Les Hammer, à peine installés dans leur coquette maison, commencent à s’y déchirer. Marietta glisse lentement vers l’hystérie. Quant à Paul (le narrateur), enfant illégitime dont la haine tient lieu de fondement, il annonce dès le début de la pièce sa volonté de crucifier le rêve américain. En attendant l’opportunité de mettre son dessein à exécution, il se dissimule dans la microsociété aseptisée de Bullet Park.

"Bullet Park" Rodolphe DanaPhoto : Mario Del Curto

Tout au long de la pièce, les personnages se racontent, en toute candeur.

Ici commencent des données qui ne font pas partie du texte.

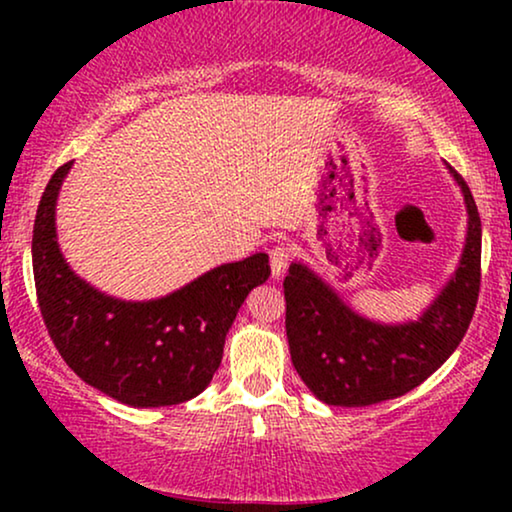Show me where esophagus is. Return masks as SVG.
Returning <instances> with one entry per match:
<instances>
[{
  "label": "esophagus",
  "mask_w": 512,
  "mask_h": 512,
  "mask_svg": "<svg viewBox=\"0 0 512 512\" xmlns=\"http://www.w3.org/2000/svg\"><path fill=\"white\" fill-rule=\"evenodd\" d=\"M291 263V249L286 247V244H275V247L270 249V268H272V277L279 279L289 268Z\"/></svg>",
  "instance_id": "1"
}]
</instances>
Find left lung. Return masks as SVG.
<instances>
[{"label":"left lung","instance_id":"obj_1","mask_svg":"<svg viewBox=\"0 0 512 512\" xmlns=\"http://www.w3.org/2000/svg\"><path fill=\"white\" fill-rule=\"evenodd\" d=\"M468 209V237L450 284L419 321L382 326L354 314L300 263L284 279L286 338L307 389L328 405L361 408L408 394L459 347L480 293L482 226L471 188L454 172Z\"/></svg>","mask_w":512,"mask_h":512}]
</instances>
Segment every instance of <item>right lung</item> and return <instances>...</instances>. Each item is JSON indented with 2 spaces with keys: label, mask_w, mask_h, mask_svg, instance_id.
Masks as SVG:
<instances>
[{
  "label": "right lung",
  "mask_w": 512,
  "mask_h": 512,
  "mask_svg": "<svg viewBox=\"0 0 512 512\" xmlns=\"http://www.w3.org/2000/svg\"><path fill=\"white\" fill-rule=\"evenodd\" d=\"M72 160L41 195L32 270L55 349L83 382L135 408L191 401L212 382L244 298L270 277L268 254L226 263L149 303H123L69 270L55 240V200Z\"/></svg>",
  "instance_id": "1"
}]
</instances>
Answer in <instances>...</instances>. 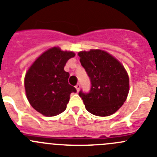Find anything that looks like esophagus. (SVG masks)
I'll list each match as a JSON object with an SVG mask.
<instances>
[{"label": "esophagus", "instance_id": "1", "mask_svg": "<svg viewBox=\"0 0 157 157\" xmlns=\"http://www.w3.org/2000/svg\"><path fill=\"white\" fill-rule=\"evenodd\" d=\"M75 87H76V89H77V91H80V84H77V85L75 86Z\"/></svg>", "mask_w": 157, "mask_h": 157}]
</instances>
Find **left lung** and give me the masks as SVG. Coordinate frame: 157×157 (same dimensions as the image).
I'll list each match as a JSON object with an SVG mask.
<instances>
[{"instance_id":"1","label":"left lung","mask_w":157,"mask_h":157,"mask_svg":"<svg viewBox=\"0 0 157 157\" xmlns=\"http://www.w3.org/2000/svg\"><path fill=\"white\" fill-rule=\"evenodd\" d=\"M80 62L91 81L86 93L80 90L86 109L99 117H107L117 112L126 101L129 91V78L118 60L101 50L78 53Z\"/></svg>"}]
</instances>
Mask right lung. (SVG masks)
Masks as SVG:
<instances>
[{"label": "right lung", "instance_id": "1", "mask_svg": "<svg viewBox=\"0 0 157 157\" xmlns=\"http://www.w3.org/2000/svg\"><path fill=\"white\" fill-rule=\"evenodd\" d=\"M74 56L73 52L54 47L30 66L25 77V89L28 101L37 112L52 117L66 110L70 94L77 90L69 84L70 73L64 66Z\"/></svg>", "mask_w": 157, "mask_h": 157}]
</instances>
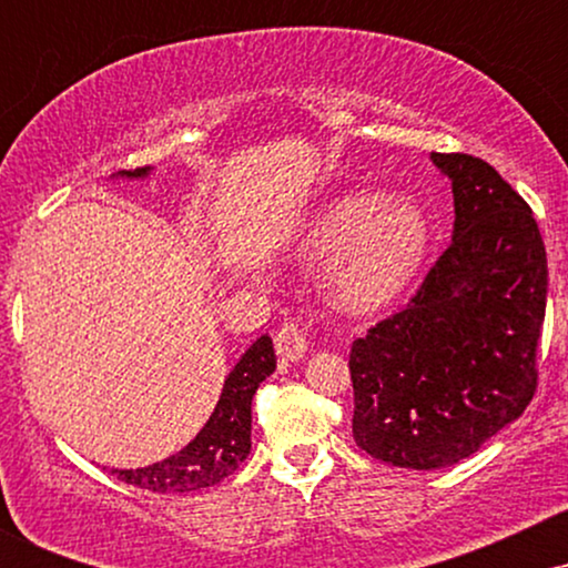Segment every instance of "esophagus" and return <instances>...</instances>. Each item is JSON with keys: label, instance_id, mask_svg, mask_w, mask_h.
<instances>
[{"label": "esophagus", "instance_id": "1", "mask_svg": "<svg viewBox=\"0 0 568 568\" xmlns=\"http://www.w3.org/2000/svg\"><path fill=\"white\" fill-rule=\"evenodd\" d=\"M275 349L283 361H302L306 352V334L296 321H285L275 331Z\"/></svg>", "mask_w": 568, "mask_h": 568}]
</instances>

Mais la révélation de leurs secrets dérisoires ne fait que refléter la médiocrité et l’insignifiance de leurs existences. C’est l’ennui de l’oisiveté, c’est l’oppression de ce mode de vie conventionné « respectable, consciencieux, sobre, chaste, honnête »… Une agréable ville, d’agréables voisins, une agréable maison avec une jolie pelouse bien tondue, une agréable cuisine avec un frigo bien rempli, un agréable salon avec un grand téléviseur, une agréable famille. Home sweet home. Cette apparence d’ordre et de contrôle doit s’écrouler, inévitablement.

Sous une forme d’ironie mâtinée de tendresse, le texte fait ainsi la satire d’une société bienpensante qui cache ses excès (tabagisme, alcoolisme, surconsommation, matérialisme, frustration sexuelle…) sous un masque de pudibonderie. Le ton loufoque et souvent absurde des dialogues tient à distance la gravité du sujet pour laisser naître des situations humoristiques quasi-surréalistes. C’est caustique, et efficace, en équilibre précaire entre drame et vaudeville.

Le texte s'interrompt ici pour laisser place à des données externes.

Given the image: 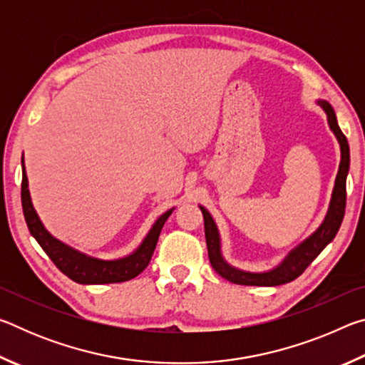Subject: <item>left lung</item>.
Returning a JSON list of instances; mask_svg holds the SVG:
<instances>
[{
	"label": "left lung",
	"instance_id": "obj_1",
	"mask_svg": "<svg viewBox=\"0 0 365 365\" xmlns=\"http://www.w3.org/2000/svg\"><path fill=\"white\" fill-rule=\"evenodd\" d=\"M317 104L325 110L330 130L336 137L339 143V151H341V160H339L335 187H333L331 191L330 206L324 222L319 225L317 230L314 232L311 237H307L304 242H301L296 248L289 251L285 259H283L279 265H275L274 269L265 272H248L233 267L232 264H228L225 261L224 255H222L220 233L217 225H215V220L212 219V215L209 214L206 207L200 206L202 217H205V233L209 261H211L212 269L217 272L220 277H224L225 280L237 283V285L248 287H277L283 285V283L293 282L294 279H298L302 272L307 269V265L322 252V250L335 238L336 232L339 230L346 207V177H348L349 172V145L341 132V128L338 125L335 110H333L331 104L325 100H317Z\"/></svg>",
	"mask_w": 365,
	"mask_h": 365
}]
</instances>
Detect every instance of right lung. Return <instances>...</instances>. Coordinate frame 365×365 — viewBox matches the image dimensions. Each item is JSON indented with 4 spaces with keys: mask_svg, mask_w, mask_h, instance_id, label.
<instances>
[{
    "mask_svg": "<svg viewBox=\"0 0 365 365\" xmlns=\"http://www.w3.org/2000/svg\"><path fill=\"white\" fill-rule=\"evenodd\" d=\"M22 209L24 217H26L27 227L32 237L38 242V245L46 252L49 259L56 264V267L69 277L71 280L82 283V285H103V283H120L132 280L141 274L148 264L151 261L154 248L158 245V238L160 230L169 219V215L174 212V207L159 215L154 222L151 230L148 232L143 242L130 255L119 259H100L95 256H88L85 252L78 251L72 246L61 242L56 237L49 233L43 222L36 214L32 205V197L29 191V178L24 165L22 156Z\"/></svg>",
    "mask_w": 365,
    "mask_h": 365,
    "instance_id": "obj_1",
    "label": "right lung"
}]
</instances>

Toutefois les acteurs peinent à maintenir la même intensité tout au long des 2h10 de représentation. Les scènes qui se succèdent sont assez inégales. Certaines scènes sont réjouissantes de cocasserie (Marietta Hammer qui se shoote à la crème chantilly comme dérivatif à sa frustration, ou la pudibonde Nelly Nailles troublée par son énigmatique voisin), d’autres s’avèrent véritablement un peu longuettes (les nombreux monologues narratifs de Paul Hammer, ou les scènes des thérapeutes se succédant au chevet du fils).

Entre ironie et noirceur, cette dégringolade du côté des revers de l’American way of life laisse un goût amer et désenchanté.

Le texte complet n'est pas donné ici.